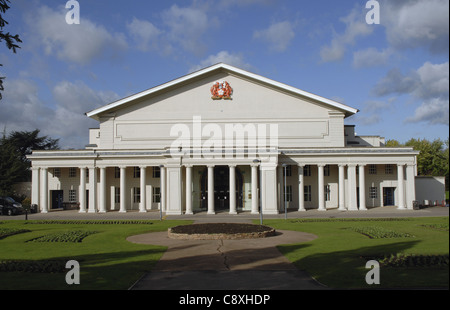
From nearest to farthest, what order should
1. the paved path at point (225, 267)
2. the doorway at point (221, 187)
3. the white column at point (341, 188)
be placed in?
the paved path at point (225, 267) → the white column at point (341, 188) → the doorway at point (221, 187)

::::::::::

[PROBLEM] Express the lines above as a JSON list of strings, one string per line, leaving out blank lines and the pictures.

[EXPECTED ANSWER]
[
  "From nearest to farthest, what order should",
  "1. the paved path at point (225, 267)",
  "2. the doorway at point (221, 187)",
  "3. the white column at point (341, 188)",
  "be placed in?",
  "the paved path at point (225, 267) → the white column at point (341, 188) → the doorway at point (221, 187)"
]